#### [ВАШЕ ЗАДАНИЕ]
Перепишите дословно часть фрагмента об аудиовизуальном контрапункте, начиная со слов «Однако надо признать, что» и заканчивая словами «художественного языка автора.».

Добавить в цитаты Настройки чтения

Страница 9 из 12



Однако надо признать, что в хитросплетениях контрапунктических линий интеллектуального авторского кинематографа иногда бывает не так просто разобраться и понять эту «смысловую точку» (point of meaning), на которой выстроен аудиовизуальный контрапункт, хотя сделать это порой необходимо для понимания не только конкретного кинотекста, но и художественного языка автора.

В некоторых картинах мы встречаемся с таким видом аудиовизуального контрапункта, семантические связи внутри которого выходят за пределы психологически-контрастной образности. Более того, они выходят вообще за границы эстетического пространства конкретного произведения – в область интертекстуальности и диалога различных культурных парадигм. Происходит это в основном уже в картинах «времени постмодернизма», когда автор, чувствующий дух времени, стремится выразить в произведении новое ощущение и осмысление реальности. В этом случае контрапункт представляет собой достаточно сложную интеллектуальную конструкцию (семантический контрапункт), понимание которой требует определенной эрудиции и открытости сознания для восприятия неожиданно парадоксального (для зрителя) авторского высказывания. Но что в данном случае есть парадокс?

Слово «парадокс» происходит от греческого paradoxos – неожиданный, странный. В философии парадокс – противоречие, которое возникает в теории при соблюдении в ней логической правильности рассуждения[64]. То есть парадокс – это ситуация противоречия логически правильного умозаключения ранее принятому заключению. В Краткой литературной энциклопедии подчеркивается, что парадокс (как утверждение или изречение) может противоречить общепринятым понятиям или здравому смыслу часто только внешне[65]. В отношении художественного произведения мы должны помнить, что парадокс – ни в коем случае не ситуация отсутствия логики, смысла или истинности одной из противоречащих сторон (которой можно было бы лишь подивиться и пропустить как некий казус), но возможность для воспринимающего сознания проживания нового эстетического опыта, высвечивания нового знания из этой ситуации «столкновения смыслов».

#### [ИСХОДНЫЕ ДАННЫЕ]
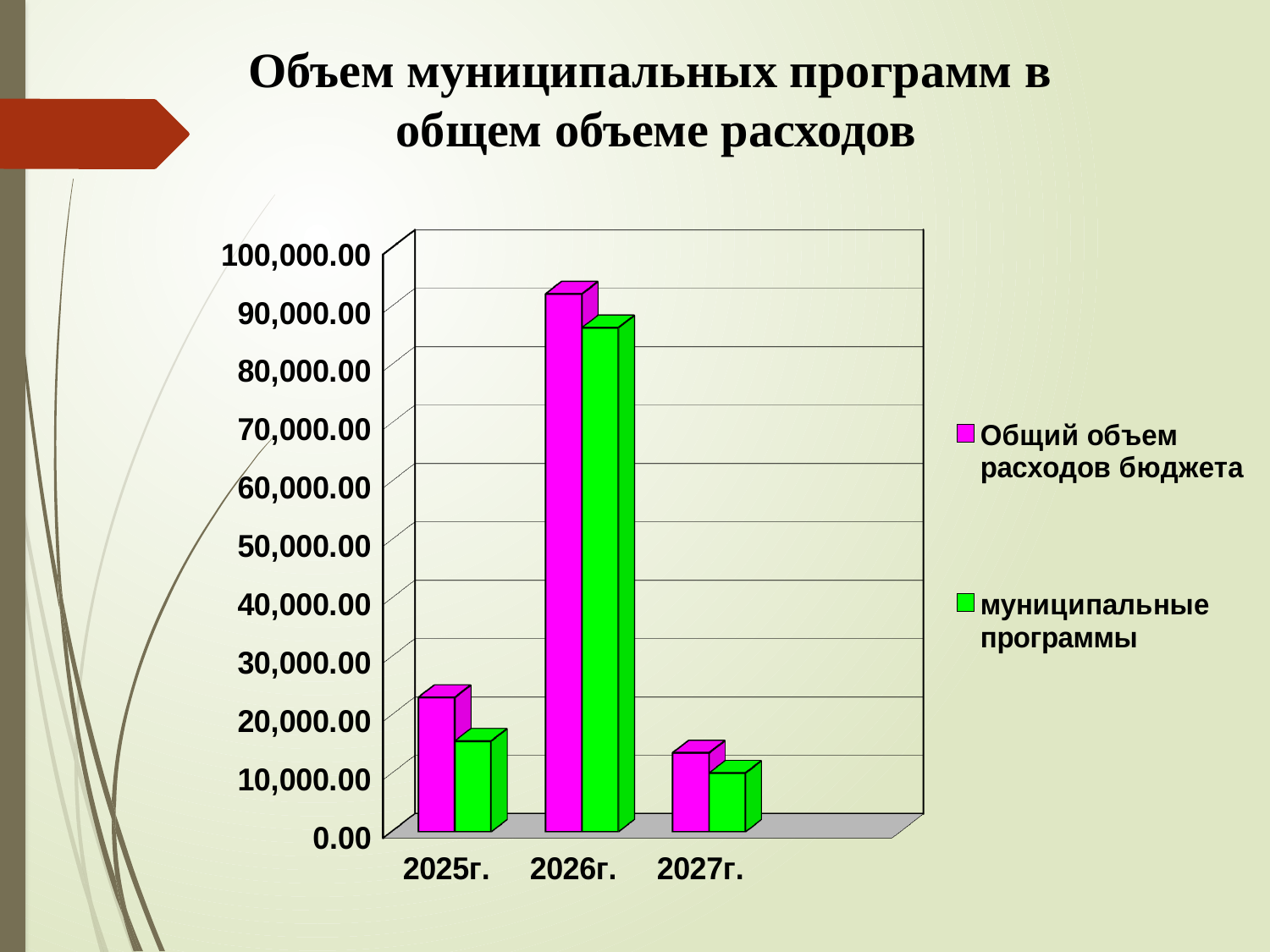
Does the value for Общий объем расходов бюджета rise or fall from 2026г. to 2027г.? fall How many series does the legend list? 2 Is the value for муниципальные программы in 2027г. greater or less than 20,000.00? less Is the value for муниципальные программы in 2026г. greater or less than 80,000.00? greater In 2026г., which is larger: Общий объем расходов бюджета or муниципальные программы? Общий объем расходов бюджета Is the value for Общий объем расходов бюджета in 2026г. greater or less than 80,000.00? greater What colour represents муниципальные программы in the legend? green What kind of chart is shown on the slide? bar chart Which year has the lowest value for муниципальные программы? 2027г. How many year categories are shown on the x axis? 3 Which year has the highest value for Общий объем расходов бюджета? 2026г.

#### [ВАШ ОТВЕТ]
Однако надо признать, что в хитросплетениях контрапунктических линий интеллектуального авторского кинематографа иногда бывает не так просто разобраться и понять эту «смысловую точку» (point of meaning), на которой выстроен аудиовизуальный контрапункт, хотя сделать это порой необходимо для понимания не только конкретного кинотекста, но и художественного языка автора.